Each line of the records needs to come back exactly as written.

Data for analysis Block Start

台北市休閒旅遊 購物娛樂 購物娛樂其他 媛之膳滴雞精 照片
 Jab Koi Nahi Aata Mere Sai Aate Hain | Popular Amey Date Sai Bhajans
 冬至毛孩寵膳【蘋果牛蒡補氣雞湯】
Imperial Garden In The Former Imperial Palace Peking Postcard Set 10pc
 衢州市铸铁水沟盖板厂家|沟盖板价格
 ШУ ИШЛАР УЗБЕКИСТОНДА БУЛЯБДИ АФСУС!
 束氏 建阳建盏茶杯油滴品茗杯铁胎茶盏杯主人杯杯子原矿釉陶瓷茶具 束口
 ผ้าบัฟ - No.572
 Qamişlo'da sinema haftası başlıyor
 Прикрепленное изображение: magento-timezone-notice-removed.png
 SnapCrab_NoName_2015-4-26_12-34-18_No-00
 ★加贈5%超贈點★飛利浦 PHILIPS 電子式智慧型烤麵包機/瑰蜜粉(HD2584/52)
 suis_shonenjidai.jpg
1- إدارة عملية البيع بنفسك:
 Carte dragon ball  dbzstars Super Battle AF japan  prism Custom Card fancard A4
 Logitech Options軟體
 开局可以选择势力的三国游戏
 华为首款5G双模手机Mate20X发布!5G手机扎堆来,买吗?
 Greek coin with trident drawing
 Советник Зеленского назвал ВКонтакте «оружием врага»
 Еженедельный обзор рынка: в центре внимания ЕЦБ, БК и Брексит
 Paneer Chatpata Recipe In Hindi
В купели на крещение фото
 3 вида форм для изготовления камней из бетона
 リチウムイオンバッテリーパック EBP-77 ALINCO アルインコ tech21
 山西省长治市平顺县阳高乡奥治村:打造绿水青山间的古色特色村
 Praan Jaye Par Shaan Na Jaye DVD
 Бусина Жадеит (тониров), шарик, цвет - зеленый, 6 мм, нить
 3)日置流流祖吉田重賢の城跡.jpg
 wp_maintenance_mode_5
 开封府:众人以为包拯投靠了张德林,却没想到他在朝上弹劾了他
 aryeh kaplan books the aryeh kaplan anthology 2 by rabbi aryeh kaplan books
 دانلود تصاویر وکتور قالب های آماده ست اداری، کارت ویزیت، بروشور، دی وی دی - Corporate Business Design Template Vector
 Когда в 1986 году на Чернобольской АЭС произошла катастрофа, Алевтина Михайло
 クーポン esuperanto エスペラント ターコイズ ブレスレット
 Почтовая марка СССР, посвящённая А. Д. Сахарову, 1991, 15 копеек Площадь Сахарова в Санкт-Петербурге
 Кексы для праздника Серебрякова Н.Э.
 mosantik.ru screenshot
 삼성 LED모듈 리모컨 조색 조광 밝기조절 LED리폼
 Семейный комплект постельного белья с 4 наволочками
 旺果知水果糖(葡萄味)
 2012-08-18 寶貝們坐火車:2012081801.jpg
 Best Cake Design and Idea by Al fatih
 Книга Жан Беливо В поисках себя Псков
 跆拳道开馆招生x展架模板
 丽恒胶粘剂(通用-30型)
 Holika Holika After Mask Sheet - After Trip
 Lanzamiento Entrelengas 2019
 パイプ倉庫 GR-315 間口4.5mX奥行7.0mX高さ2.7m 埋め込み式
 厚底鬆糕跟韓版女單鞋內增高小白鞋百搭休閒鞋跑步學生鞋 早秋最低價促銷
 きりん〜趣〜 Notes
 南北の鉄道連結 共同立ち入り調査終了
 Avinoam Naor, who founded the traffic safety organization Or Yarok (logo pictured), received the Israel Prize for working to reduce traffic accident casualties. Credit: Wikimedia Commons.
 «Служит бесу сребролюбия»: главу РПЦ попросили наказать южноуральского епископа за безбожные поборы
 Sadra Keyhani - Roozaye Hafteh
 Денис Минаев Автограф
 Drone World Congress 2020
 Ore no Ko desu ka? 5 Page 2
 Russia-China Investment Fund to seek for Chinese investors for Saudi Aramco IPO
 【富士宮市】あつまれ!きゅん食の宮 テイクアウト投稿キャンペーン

Data for analysis Block End

Written response:
台北市休閒旅遊 購物娛樂 購物娛樂其他 媛之膳滴雞精 照片
 Jab Koi Nahi Aata Mere Sai Aate Hain | Popular Amey Date Sai Bhajans
 冬至毛孩寵膳【蘋果牛蒡補氣雞湯】
Imperial Garden In The Former Imperial Palace Peking Postcard Set 10pc
 衢州市铸铁水沟盖板厂家|沟盖板价格
 ШУ ИШЛАР УЗБЕКИСТОНДА БУЛЯБДИ АФСУС!
 束氏 建阳建盏茶杯油滴品茗杯铁胎茶盏杯主人杯杯子原矿釉陶瓷茶具 束口
 ผ้าบัฟ - No.572
 Qamişlo'da sinema haftası başlıyor
 Прикрепленное изображение: magento-timezone-notice-removed.png
 SnapCrab_NoName_2015-4-26_12-34-18_No-00
 ★加贈5%超贈點★飛利浦 PHILIPS 電子式智慧型烤麵包機/瑰蜜粉(HD2584/52)
 suis_shonenjidai.jpg
1- إدارة عملية البيع بنفسك:
 Carte dragon ball  dbzstars Super Battle AF japan  prism Custom Card fancard A4
 Logitech Options軟體
 开局可以选择势力的三国游戏
 华为首款5G双模手机Mate20X发布!5G手机扎堆来,买吗?
 Greek coin with trident drawing
 Советник Зеленского назвал ВКонтакте «оружием врага»
 Еженедельный обзор рынка: в центре внимания ЕЦБ, БК и Брексит
 Paneer Chatpata Recipe In Hindi
В купели на крещение фото
 3 вида форм для изготовления камней из бетона
 リチウムイオンバッテリーパック EBP-77 ALINCO アルインコ tech21
 山西省长治市平顺县阳高乡奥治村:打造绿水青山间的古色特色村
 Praan Jaye Par Shaan Na Jaye DVD
 Бусина Жадеит (тониров), шарик, цвет - зеленый, 6 мм, нить
 3)日置流流祖吉田重賢の城跡.jpg
 wp_maintenance_mode_5
 开封府:众人以为包拯投靠了张德林,却没想到他在朝上弹劾了他
 aryeh kaplan books the aryeh kaplan anthology 2 by rabbi aryeh kaplan books
 دانلود تصاویر وکتور قالب های آماده ست اداری، کارت ویزیت، بروشور، دی وی دی - Corporate Business Design Template Vector
 Когда в 1986 году на Чернобольской АЭС произошла катастрофа, Алевтина Михайло
 クーポン esuperanto エスペラント ターコイズ ブレスレット
 Почтовая марка СССР, посвящённая А. Д. Сахарову, 1991, 15 копеек Площадь Сахарова в Санкт-Петербурге
 Кексы для праздника Серебрякова Н.Э.
 mosantik.ru screenshot
 삼성 LED모듈 리모컨 조색 조광 밝기조절 LED리폼
 Семейный комплект постельного белья с 4 наволочками
 旺果知水果糖(葡萄味)
 2012-08-18 寶貝們坐火車:2012081801.jpg
 Best Cake Design and Idea by Al fatih
 Книга Жан Беливо В поисках себя Псков
 跆拳道开馆招生x展架模板
 丽恒胶粘剂(通用-30型)
 Holika Holika After Mask Sheet - After Trip
 Lanzamiento Entrelengas 2019
 パイプ倉庫 GR-315 間口4.5mX奥行7.0mX高さ2.7m 埋め込み式
 厚底鬆糕跟韓版女單鞋內增高小白鞋百搭休閒鞋跑步學生鞋 早秋最低價促銷
 きりん〜趣〜 Notes
 南北の鉄道連結 共同立ち入り調査終了
 Avinoam Naor, who founded the traffic safety organization Or Yarok (logo pictured), received the Israel Prize for working to reduce traffic accident casualties. Credit: Wikimedia Commons.
 «Служит бесу сребролюбия»: главу РПЦ попросили наказать южноуральского епископа за безбожные поборы
 Sadra Keyhani - Roozaye Hafteh
 Денис Минаев Автограф
 Drone World Congress 2020
 Ore no Ko desu ka? 5 Page 2
 Russia-China Investment Fund to seek for Chinese investors for Saudi Aramco IPO
 【富士宮市】あつまれ!きゅん食の宮 テイクアウト投稿キャンペーン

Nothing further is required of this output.